Pursuant to 29 CFR 90.18(c) reconsideration may be granted under
the following circumstances:
(1) If it appears on the basis of facts not previously considered
that the determination complained of was erroneous;
(2) If it appears that the determination complained of was based on
a mistake in the determination of facts not previously considered; or
(3) If in the opinion of the Certifying Officer, a mis-
interpretation of facts or of the law justified reconsideration of the
decision.
The initial investigation revealed that the subject firm does not
produce an article within the meaning of Section 222(a) or Section
222(b) of the Act.

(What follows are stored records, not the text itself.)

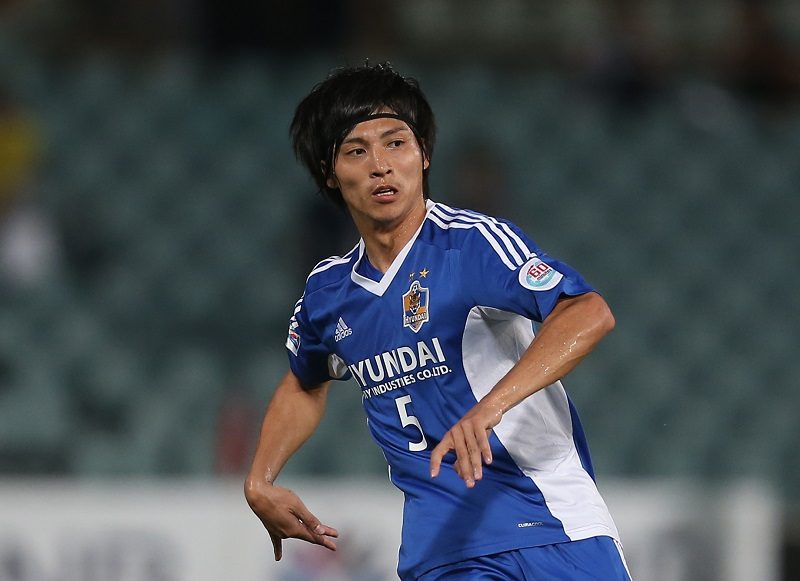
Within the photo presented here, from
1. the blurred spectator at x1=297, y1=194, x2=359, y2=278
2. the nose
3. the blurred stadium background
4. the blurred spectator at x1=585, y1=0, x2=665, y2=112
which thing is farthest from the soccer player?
the blurred spectator at x1=585, y1=0, x2=665, y2=112

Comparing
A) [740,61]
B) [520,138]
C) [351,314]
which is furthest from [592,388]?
[351,314]

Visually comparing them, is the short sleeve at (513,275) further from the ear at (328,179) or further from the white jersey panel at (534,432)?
the ear at (328,179)

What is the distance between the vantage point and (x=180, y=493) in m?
6.19

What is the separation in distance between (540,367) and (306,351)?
3.20 ft

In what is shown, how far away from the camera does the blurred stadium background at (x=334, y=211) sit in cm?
797

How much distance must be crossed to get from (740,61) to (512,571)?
720cm

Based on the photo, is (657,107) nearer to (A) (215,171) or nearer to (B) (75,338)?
(A) (215,171)

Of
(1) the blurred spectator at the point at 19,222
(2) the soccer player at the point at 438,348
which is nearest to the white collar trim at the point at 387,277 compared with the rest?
(2) the soccer player at the point at 438,348

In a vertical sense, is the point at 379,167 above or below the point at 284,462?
above

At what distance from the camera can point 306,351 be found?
362 cm

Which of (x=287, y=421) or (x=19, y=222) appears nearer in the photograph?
(x=287, y=421)

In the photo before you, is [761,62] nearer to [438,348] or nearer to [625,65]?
[625,65]

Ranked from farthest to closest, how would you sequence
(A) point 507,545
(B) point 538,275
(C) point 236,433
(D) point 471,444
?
(C) point 236,433
(A) point 507,545
(B) point 538,275
(D) point 471,444

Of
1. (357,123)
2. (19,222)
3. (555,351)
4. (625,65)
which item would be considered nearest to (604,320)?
(555,351)
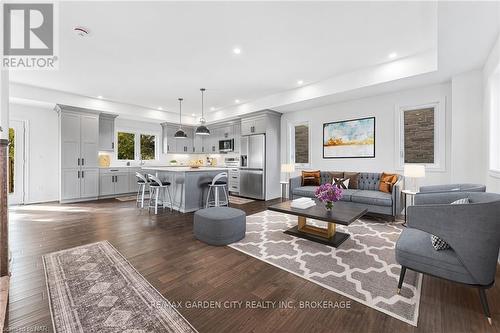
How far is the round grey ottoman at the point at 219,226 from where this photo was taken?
118 inches

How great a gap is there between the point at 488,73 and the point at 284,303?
414 cm

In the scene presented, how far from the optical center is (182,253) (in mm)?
2762

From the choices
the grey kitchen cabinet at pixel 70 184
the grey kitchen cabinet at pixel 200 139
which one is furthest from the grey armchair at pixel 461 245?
the grey kitchen cabinet at pixel 70 184

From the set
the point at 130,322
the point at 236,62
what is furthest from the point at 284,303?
the point at 236,62

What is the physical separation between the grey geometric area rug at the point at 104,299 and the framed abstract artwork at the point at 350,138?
4963mm

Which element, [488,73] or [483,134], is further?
[483,134]

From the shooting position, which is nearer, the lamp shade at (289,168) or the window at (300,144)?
the lamp shade at (289,168)

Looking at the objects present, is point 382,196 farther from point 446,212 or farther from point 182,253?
point 182,253

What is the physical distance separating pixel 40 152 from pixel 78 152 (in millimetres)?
911

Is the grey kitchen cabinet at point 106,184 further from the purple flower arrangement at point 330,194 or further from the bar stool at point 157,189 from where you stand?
the purple flower arrangement at point 330,194

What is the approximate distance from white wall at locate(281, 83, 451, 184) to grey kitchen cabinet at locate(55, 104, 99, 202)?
6.12m

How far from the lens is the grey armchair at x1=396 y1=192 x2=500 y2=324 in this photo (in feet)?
5.17

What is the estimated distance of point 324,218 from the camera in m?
2.80

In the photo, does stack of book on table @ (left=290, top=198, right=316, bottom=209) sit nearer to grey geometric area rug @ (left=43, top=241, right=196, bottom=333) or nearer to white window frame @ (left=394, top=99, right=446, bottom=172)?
grey geometric area rug @ (left=43, top=241, right=196, bottom=333)
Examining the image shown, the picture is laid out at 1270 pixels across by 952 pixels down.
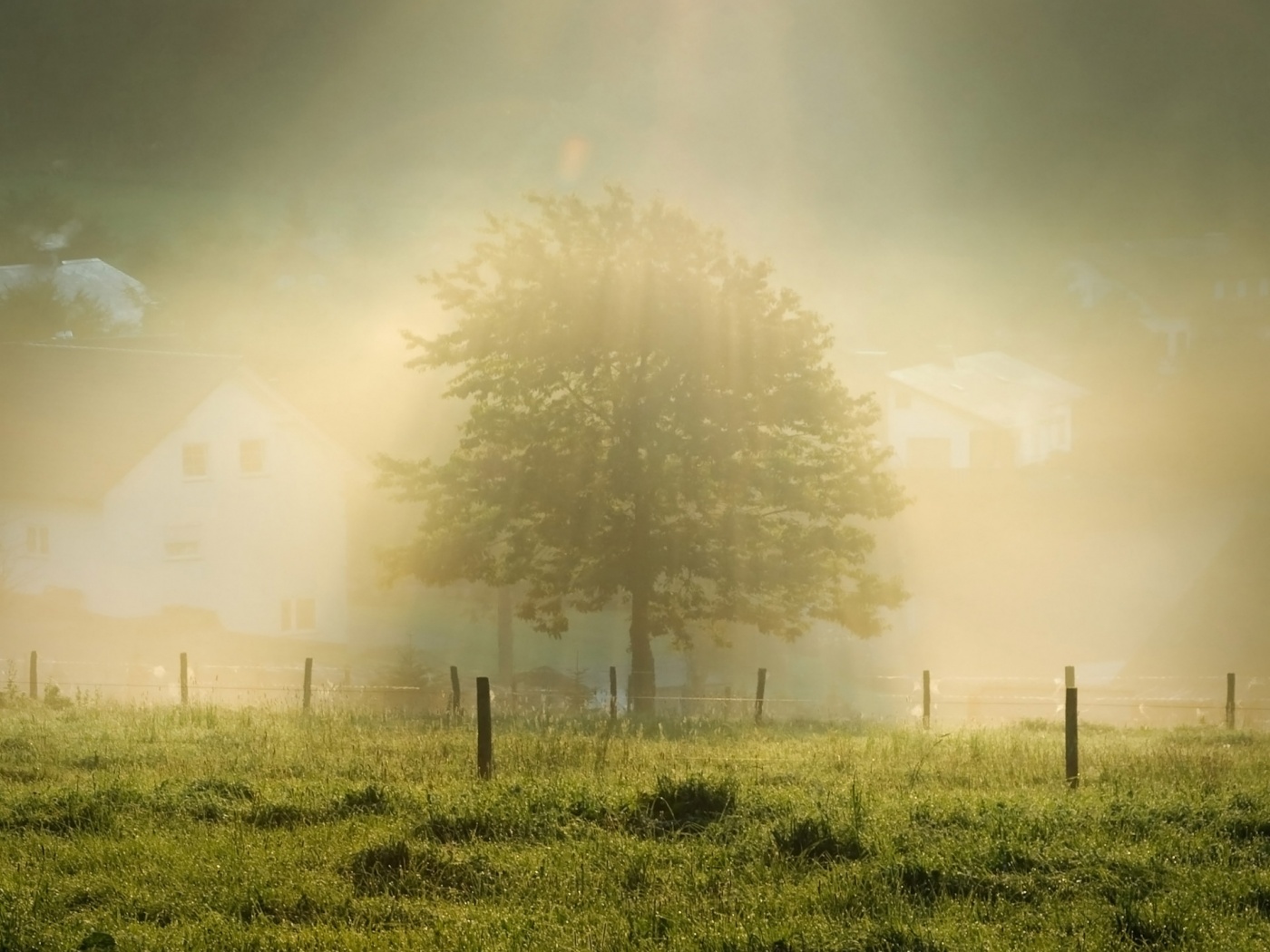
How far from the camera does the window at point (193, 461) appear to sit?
48875mm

Rather, the investigation revealed that the workers'
firm supplied services related to administrative support and customer
services. In order to be considered eligible to apply for adjustment
assistance under Section 223 of the Trade Act of 1974, the worker group
seeking certification (or on whose behalf certification is being
sought) must work for a ``firm'' or appropriate subdivision that
produces an article. The definition of a firm includes an individual
proprietorship, partnership, joint venture, association, corporation
(including a development corporation), business trust, cooperative,
trustee in bankruptcy, and receiver under decree of any court.
In the request for reconsideration, the petitioner stated that the
workers of the subject firm should be eligible for TAA because the
subject firm shifted to a foreign country the supply of like or
[[Page 15824]]
directly competitive services with those provided by the workers of the
subject firm.
The petitioner did not supply facts not previously considered; nor
provide additional documentation indicating that there was either (1) a
mistake in the determination of facts not previously considered or (2)
a misinterpretation of facts or of the law justifying reconsideration
of the initial determination. Based on these findings, the Department
determines that 29 CFR 90.18(c) has not been met.
Conclusion
After careful review of the application and investigative findings,
I conclude that there has been no error or misinterpretation of the law
or of the facts which would justify reconsideration of the Department
of Labor's prior decision. Accordingly, the application is denied.
Signed in Washington, DC, this 12th day of March, 2015.
Michael W. Jaffe,
Certifying Officer, Office of Trade Adjustment Assistance.